==== Selected extract

I know one thing for sure, that your replies to the majority of things like this in these forums can be taken the wrong way very easily.  I hadn't been back to this forum for a long time, but recently came back on and what is one of the first things I see?  A rude post from Duane again.  sigh...

I started a big fan of this thing, but am quickly seeing that it is getting left behind by other things very quickly.  In fact, an iPhone can replace this thing already.  You had the jump, but you are or have wasted your lead.

Keep trying and I do appreciate your efforts, but I hope you can get it together and rolling a little faster or the Chumby will just be some old "toy" that never made it out to the market and has been left behind.

It's your company and your product.  I'm merely a customer - what the heck would I know!?!?

Re: Why my Chumby is gathering dust

I'd *love* to support iTunes sharing - unfortunately Apple has locked that system down, so it simply can't be done.  To my knowledge, the necessary authentication scheme has yet to be broken - and even if it were, the DMCA would probably prevent us from implementing it in the chumby.

Likewise, Microsoft has sent some pretty clear public signals that they believe that Samba infringes on some of their patents. I don't know if that's truly the case, but I don't think this company is currently prepared to take the risk without some clarity on the issue.

========

[Try it] Resume the forum thread about the Chumby device, adding new text after its final sentence about Microsoft and Samba. The data that comes next is separate material and has no connection to the forum thread.

==== Supplied material

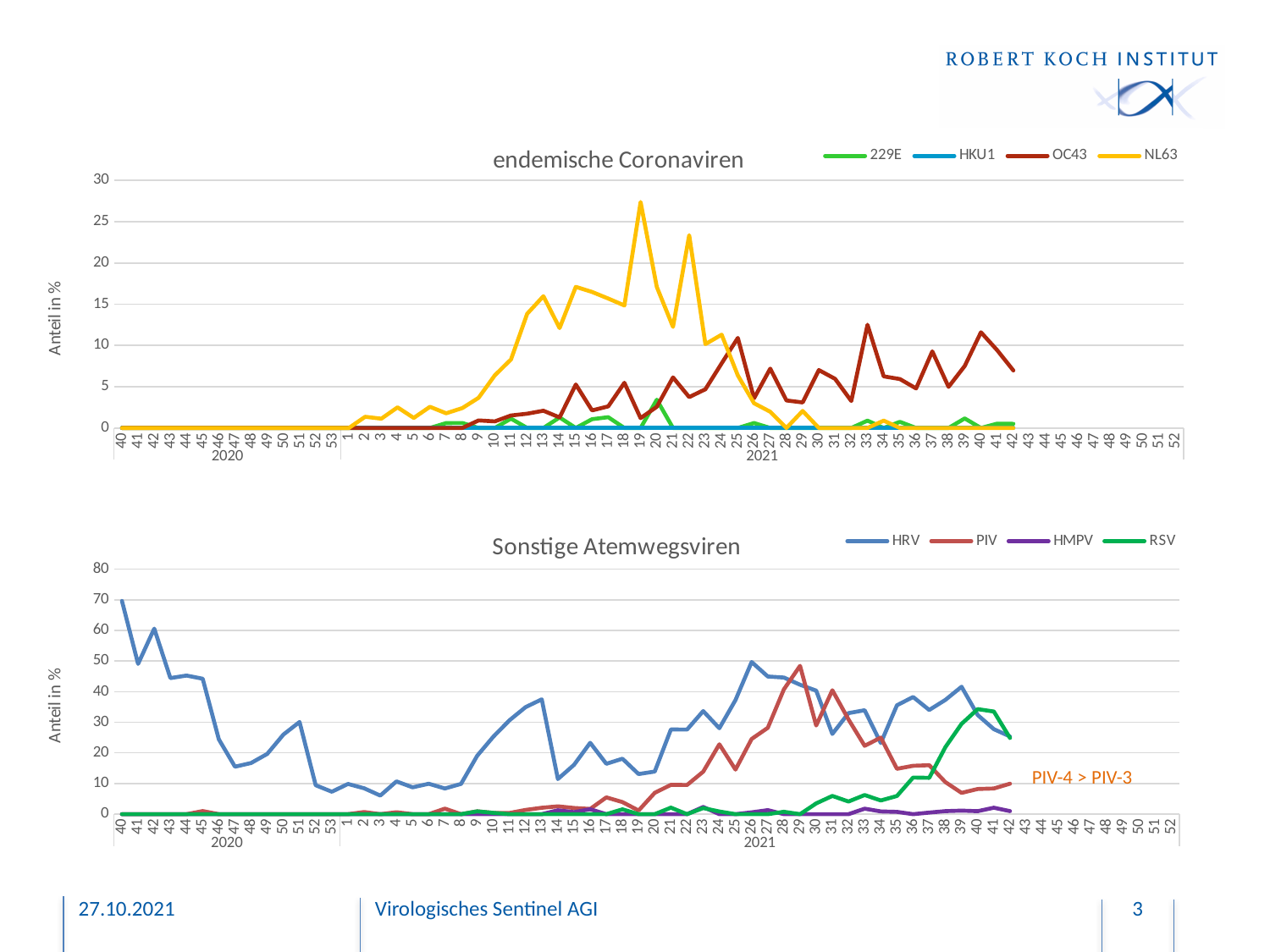
In the top chart "endemische Coronaviren", which series reaches the highest value? NL63 How many series does the legend of the bottom chart "Sonstige Atemwegsviren" list? 4 What annotation text is printed in orange inside the bottom chart "Sonstige Atemwegsviren"? PIV-4 > PIV-3 In the bottom chart "Sonstige Atemwegsviren", is the value for PIV at week 29 of 2021 greater or less than 40? greater How many series does the legend of the top chart "endemische Coronaviren" list? 4 In the top chart "endemische Coronaviren", is the value for OC43 at week 33 of 2021 greater or less than 10? greater In the top chart "endemische Coronaviren", is the value for NL63 at week 19 of 2021 greater or less than 25? greater In the bottom chart "Sonstige Atemwegsviren", which is larger at week 40 of 2020, HRV or RSV? HRV In the bottom chart "Sonstige Atemwegsviren", does the HRV line rise or fall from week 40 to week 47 of 2020? fall What is the title of the bottom chart on the slide? Sonstige Atemwegsviren What kind of chart is the top chart titled "endemische Coronaviren"? line chart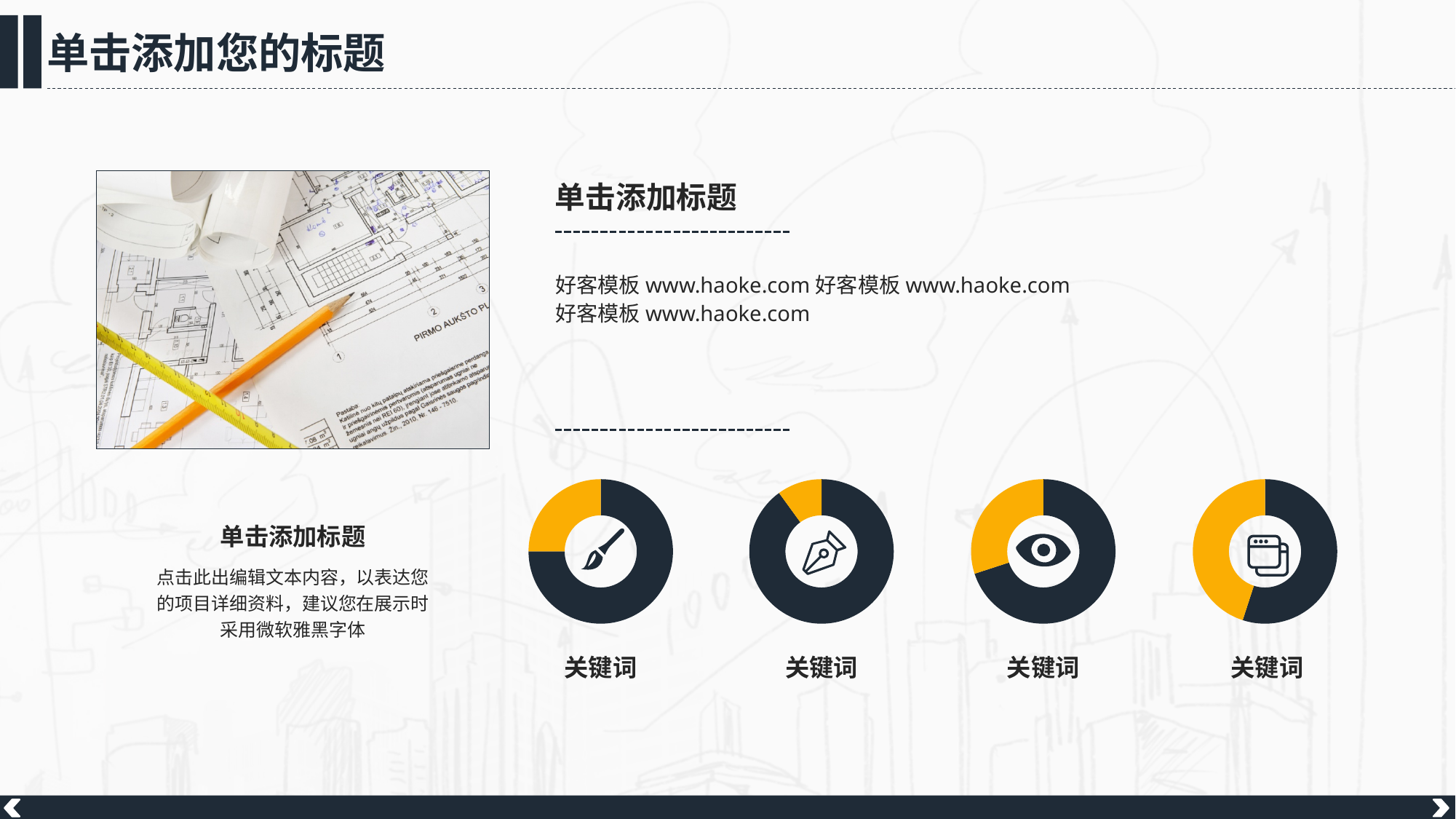
Is the yellow segment of the fourth (rightmost) donut chart larger or smaller than the yellow segment of the third donut chart? Larger Which donut chart, counting from the left, has the largest yellow segment? The fourth (rightmost) In the first (leftmost) donut chart, which segment is larger, the yellow or the dark one? The dark one How many donut charts are shown on the slide? 4 In the second donut chart from the left, which segment is larger, the yellow or the dark one? The dark one What two colours are used for the segments of the donut charts? Yellow and dark navy Which donut chart, counting from the left, has the smallest yellow segment? The second How many segments does each donut chart have? 2 What kind of chart is used for the four charts at the bottom right of the slide? Donut (pie) chart What label appears beneath each of the four donut charts? 关键词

========

[Answer to the problem]
Chumby lives in a *very* hostile environment for data sharing - closed, undocumented, proprietary protocols, protected by software patents and copyright law.  These companies are holding your data hostage - if they used open, unencumbered protocols, we'd be all over it.

As you probably know, we *do* support SlimServer, which provides access to the iTunes music directories and any music not encumbered with DRM, as well as any other directories of music you might happen to have, and it's supported across several operating systems.

There are no common protocols for photo sharing - Apple uses something called DPAP for iPhoto, but it's a moving target and not officially documented.  The last time I checked, the Picasa application does not share photos except to other applications on the same computer.

21 (edited by limbo 2008-01-08 08:44:28)

Re: Why my Chumby is gathering dust

I used iTunes as an example most could relate to.  My drive is loaded with shared music folders with MP3's.  All my other devices find those files very easily and display them up all over my network.  Even a lot of my iTunes are .mp3 format.

Same goes for photos.

Re: Why my Chumby is gathering dust

Can you give me a list of those devices, so I can take a look at how they implement these features?

23 (edited by g33k 2008-01-08 09:59:32)

Re: Why my Chumby is gathering dust

> Likewise, Microsoft has sent some pretty clear public signals that they believe that Samba infringes on some of their patents. I don't know if that's truly the case, but I don't think this company is currently prepared to take the risk without some clarity on the issue.

It's my understanding that Samba - the free / open reimplementation of Microsoft's proprietary SMB filesharing protocols - has been developed from the ground up as a "clean room" reimplimentation. Further, it is my understanding that reverse engineering for the purpose of interoperability is explicitly protected by US and international law. The Samba codebase is used in many commercial products based on Linux and to my knowledge no one has encountered any legal difficulties with that.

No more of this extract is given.